• [EXERCISE BRIEF]:
Return every line of the data below word for word, including the punctuation.

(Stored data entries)
>>>>>

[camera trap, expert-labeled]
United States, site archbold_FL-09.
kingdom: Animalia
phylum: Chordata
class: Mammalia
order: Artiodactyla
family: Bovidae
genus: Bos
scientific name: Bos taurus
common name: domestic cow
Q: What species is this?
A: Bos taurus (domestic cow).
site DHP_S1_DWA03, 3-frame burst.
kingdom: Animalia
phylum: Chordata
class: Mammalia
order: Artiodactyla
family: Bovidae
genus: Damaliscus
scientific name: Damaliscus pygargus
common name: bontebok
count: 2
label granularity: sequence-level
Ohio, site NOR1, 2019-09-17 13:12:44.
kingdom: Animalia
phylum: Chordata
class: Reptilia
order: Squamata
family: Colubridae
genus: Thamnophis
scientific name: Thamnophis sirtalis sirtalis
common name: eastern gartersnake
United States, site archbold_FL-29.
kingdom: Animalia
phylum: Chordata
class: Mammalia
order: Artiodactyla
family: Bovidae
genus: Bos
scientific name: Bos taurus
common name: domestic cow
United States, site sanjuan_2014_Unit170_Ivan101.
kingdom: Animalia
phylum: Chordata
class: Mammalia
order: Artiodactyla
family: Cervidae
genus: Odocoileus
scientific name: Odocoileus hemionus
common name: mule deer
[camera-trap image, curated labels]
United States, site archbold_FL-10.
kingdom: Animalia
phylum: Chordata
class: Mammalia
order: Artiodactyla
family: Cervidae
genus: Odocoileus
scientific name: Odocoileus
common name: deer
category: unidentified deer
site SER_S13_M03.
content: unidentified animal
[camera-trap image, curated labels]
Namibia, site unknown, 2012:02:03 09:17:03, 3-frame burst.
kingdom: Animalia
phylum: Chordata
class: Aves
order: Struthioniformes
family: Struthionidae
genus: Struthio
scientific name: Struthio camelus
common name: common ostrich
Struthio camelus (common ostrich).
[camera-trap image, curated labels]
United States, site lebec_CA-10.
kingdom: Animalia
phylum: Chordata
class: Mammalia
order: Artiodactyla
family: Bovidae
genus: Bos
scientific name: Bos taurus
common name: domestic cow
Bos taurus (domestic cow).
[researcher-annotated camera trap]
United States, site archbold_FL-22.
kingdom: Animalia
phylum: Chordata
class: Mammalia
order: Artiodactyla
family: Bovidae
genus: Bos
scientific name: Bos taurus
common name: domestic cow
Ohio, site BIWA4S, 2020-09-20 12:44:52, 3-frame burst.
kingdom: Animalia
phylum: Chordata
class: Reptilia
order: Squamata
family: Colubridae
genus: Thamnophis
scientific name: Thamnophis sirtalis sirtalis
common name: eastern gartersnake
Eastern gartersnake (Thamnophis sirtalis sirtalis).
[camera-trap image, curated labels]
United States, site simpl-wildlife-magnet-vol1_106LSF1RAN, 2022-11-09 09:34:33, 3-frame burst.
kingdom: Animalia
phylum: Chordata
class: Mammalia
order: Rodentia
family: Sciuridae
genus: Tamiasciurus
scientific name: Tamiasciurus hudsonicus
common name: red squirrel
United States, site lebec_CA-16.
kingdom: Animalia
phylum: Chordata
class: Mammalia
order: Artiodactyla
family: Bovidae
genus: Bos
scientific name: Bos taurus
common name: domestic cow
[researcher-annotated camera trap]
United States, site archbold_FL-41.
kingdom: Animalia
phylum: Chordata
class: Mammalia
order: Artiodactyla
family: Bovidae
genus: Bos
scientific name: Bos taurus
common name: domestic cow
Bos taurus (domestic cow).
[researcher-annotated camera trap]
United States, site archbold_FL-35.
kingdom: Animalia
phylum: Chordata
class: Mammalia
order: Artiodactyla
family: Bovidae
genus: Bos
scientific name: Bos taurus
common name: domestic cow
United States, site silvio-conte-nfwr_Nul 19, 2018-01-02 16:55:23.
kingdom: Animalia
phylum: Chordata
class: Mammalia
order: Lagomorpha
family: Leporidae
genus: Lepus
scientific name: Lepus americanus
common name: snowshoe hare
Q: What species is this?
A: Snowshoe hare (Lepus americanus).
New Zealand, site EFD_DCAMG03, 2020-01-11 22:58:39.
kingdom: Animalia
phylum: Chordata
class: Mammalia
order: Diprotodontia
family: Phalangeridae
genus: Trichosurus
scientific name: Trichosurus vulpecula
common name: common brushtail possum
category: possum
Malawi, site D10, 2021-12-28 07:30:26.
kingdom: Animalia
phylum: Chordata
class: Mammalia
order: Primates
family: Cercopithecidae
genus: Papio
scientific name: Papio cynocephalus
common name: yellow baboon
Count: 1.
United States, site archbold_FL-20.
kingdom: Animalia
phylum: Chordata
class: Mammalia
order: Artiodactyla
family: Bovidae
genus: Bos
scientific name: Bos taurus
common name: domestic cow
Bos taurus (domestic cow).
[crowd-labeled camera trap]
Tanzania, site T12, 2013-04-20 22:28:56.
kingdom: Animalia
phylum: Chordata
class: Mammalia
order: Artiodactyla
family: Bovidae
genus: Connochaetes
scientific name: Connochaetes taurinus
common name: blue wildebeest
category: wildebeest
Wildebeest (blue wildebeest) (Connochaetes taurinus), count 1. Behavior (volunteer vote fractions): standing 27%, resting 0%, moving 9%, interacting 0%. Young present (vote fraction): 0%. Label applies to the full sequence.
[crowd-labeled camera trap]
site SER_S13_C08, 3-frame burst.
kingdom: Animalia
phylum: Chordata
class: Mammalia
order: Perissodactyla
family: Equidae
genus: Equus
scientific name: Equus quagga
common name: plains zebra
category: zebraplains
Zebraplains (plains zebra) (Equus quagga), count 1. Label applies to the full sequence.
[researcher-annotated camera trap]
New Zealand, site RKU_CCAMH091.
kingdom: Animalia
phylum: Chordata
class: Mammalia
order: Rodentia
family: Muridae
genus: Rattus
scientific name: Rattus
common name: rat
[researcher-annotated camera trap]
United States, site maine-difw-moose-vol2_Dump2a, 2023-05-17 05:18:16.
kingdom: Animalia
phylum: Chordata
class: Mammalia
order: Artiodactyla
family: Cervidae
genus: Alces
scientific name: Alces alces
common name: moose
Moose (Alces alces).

<<<<<

• [TASK SOLUTION]:
[camera trap, expert-labeled]
United States, site archbold_FL-09.
kingdom: Animalia
phylum: Chordata
class: Mammalia
order: Artiodactyla
family: Bovidae
genus: Bos
scientific name: Bos taurus
common name: domestic cow
Q: What species is this?
A: Bos taurus (domestic cow).
site DHP_S1_DWA03, 3-frame burst.
kingdom: Animalia
phylum: Chordata
class: Mammalia
order: Artiodactyla
family: Bovidae
genus: Damaliscus
scientific name: Damaliscus pygargus
common name: bontebok
count: 2
label granularity: sequence-level
Ohio, site NOR1, 2019-09-17 13:12:44.
kingdom: Animalia
phylum: Chordata
class: Reptilia
order: Squamata
family: Colubridae
genus: Thamnophis
scientific name: Thamnophis sirtalis sirtalis
common name: eastern gartersnake
United States, site archbold_FL-29.
kingdom: Animalia
phylum: Chordata
class: Mammalia
order: Artiodactyla
family: Bovidae
genus: Bos
scientific name: Bos taurus
common name: domestic cow
United States, site sanjuan_2014_Unit170_Ivan101.
kingdom: Animalia
phylum: Chordata
class: Mammalia
order: Artiodactyla
family: Cervidae
genus: Odocoileus
scientific name: Odocoileus hemionus
common name: mule deer
[camera-trap image, curated labels]
United States, site archbold_FL-10.
kingdom: Animalia
phylum: Chordata
class: Mammalia
order: Artiodactyla
family: Cervidae
genus: Odocoileus
scientific name: Odocoileus
common name: deer
category: unidentified deer
site SER_S13_M03.
content: unidentified animal
[camera-trap image, curated labels]
Namibia, site unknown, 2012:02:03 09:17:03, 3-frame burst.
kingdom: Animalia
phylum: Chordata
class: Aves
order: Struthioniformes
family: Struthionidae
genus: Struthio
scientific name: Struthio camelus
common name: common ostrich
Struthio camelus (common ostrich).
[camera-trap image, curated labels]
United States, site lebec_CA-10.
kingdom: Animalia
phylum: Chordata
class: Mammalia
order: Artiodactyla
family: Bovidae
genus: Bos
scientific name: Bos taurus
common name: domestic cow
Bos taurus (domestic cow).
[researcher-annotated camera trap]
United States, site archbold_FL-22.
kingdom: Animalia
phylum: Chordata
class: Mammalia
order: Artiodactyla
family: Bovidae
genus: Bos
scientific name: Bos taurus
common name: domestic cow
Ohio, site BIWA4S, 2020-09-20 12:44:52, 3-frame burst.
kingdom: Animalia
phylum: Chordata
class: Reptilia
order: Squamata
family: Colubridae
genus: Thamnophis
scientific name: Thamnophis sirtalis sirtalis
common name: eastern gartersnake
Eastern gartersnake (Thamnophis sirtalis sirtalis).
[camera-trap image, curated labels]
United States, site simpl-wildlife-magnet-vol1_106LSF1RAN, 2022-11-09 09:34:33, 3-frame burst.
kingdom: Animalia
phylum: Chordata
class: Mammalia
order: Rodentia
family: Sciuridae
genus: Tamiasciurus
scientific name: Tamiasciurus hudsonicus
common name: red squirrel
United States, site lebec_CA-16.
kingdom: Animalia
phylum: Chordata
class: Mammalia
order: Artiodactyla
family: Bovidae
genus: Bos
scientific name: Bos taurus
common name: domestic cow
[researcher-annotated camera trap]
United States, site archbold_FL-41.
kingdom: Animalia
phylum: Chordata
class: Mammalia
order: Artiodactyla
family: Bovidae
genus: Bos
scientific name: Bos taurus
common name: domestic cow
Bos taurus (domestic cow).
[researcher-annotated camera trap]
United States, site archbold_FL-35.
kingdom: Animalia
phylum: Chordata
class: Mammalia
order: Artiodactyla
family: Bovidae
genus: Bos
scientific name: Bos taurus
common name: domestic cow
United States, site silvio-conte-nfwr_Nul 19, 2018-01-02 16:55:23.
kingdom: Animalia
phylum: Chordata
class: Mammalia
order: Lagomorpha
family: Leporidae
genus: Lepus
scientific name: Lepus americanus
common name: snowshoe hare
Q: What species is this?
A: Snowshoe hare (Lepus americanus).
New Zealand, site EFD_DCAMG03, 2020-01-11 22:58:39.
kingdom: Animalia
phylum: Chordata
class: Mammalia
order: Diprotodontia
family: Phalangeridae
genus: Trichosurus
scientific name: Trichosurus vulpecula
common name: common brushtail possum
category: possum
Malawi, site D10, 2021-12-28 07:30:26.
kingdom: Animalia
phylum: Chordata
class: Mammalia
order: Primates
family: Cercopithecidae
genus: Papio
scientific name: Papio cynocephalus
common name: yellow baboon
Count: 1.
United States, site archbold_FL-20.
kingdom: Animalia
phylum: Chordata
class: Mammalia
order: Artiodactyla
family: Bovidae
genus: Bos
scientific name: Bos taurus
common name: domestic cow
Bos taurus (domestic cow).
[crowd-labeled camera trap]
Tanzania, site T12, 2013-04-20 22:28:56.
kingdom: Animalia
phylum: Chordata
class: Mammalia
order: Artiodactyla
family: Bovidae
genus: Connochaetes
scientific name: Connochaetes taurinus
common name: blue wildebeest
category: wildebeest
Wildebeest (blue wildebeest) (Connochaetes taurinus), count 1. Behavior (volunteer vote fractions): standing 27%, resting 0%, moving 9%, interacting 0%. Young present (vote fraction): 0%. Label applies to the full sequence.
[crowd-labeled camera trap]
site SER_S13_C08, 3-frame burst.
kingdom: Animalia
phylum: Chordata
class: Mammalia
order: Perissodactyla
family: Equidae
genus: Equus
scientific name: Equus quagga
common name: plains zebra
category: zebraplains
Zebraplains (plains zebra) (Equus quagga), count 1. Label applies to the full sequence.
[researcher-annotated camera trap]
New Zealand, site RKU_CCAMH091.
kingdom: Animalia
phylum: Chordata
class: Mammalia
order: Rodentia
family: Muridae
genus: Rattus
scientific name: Rattus
common name: rat
[researcher-annotated camera trap]
United States, site maine-difw-moose-vol2_Dump2a, 2023-05-17 05:18:16.
kingdom: Animalia
phylum: Chordata
class: Mammalia
order: Artiodactyla
family: Cervidae
genus: Alces
scientific name: Alces alces
common name: moose
Moose (Alces alces).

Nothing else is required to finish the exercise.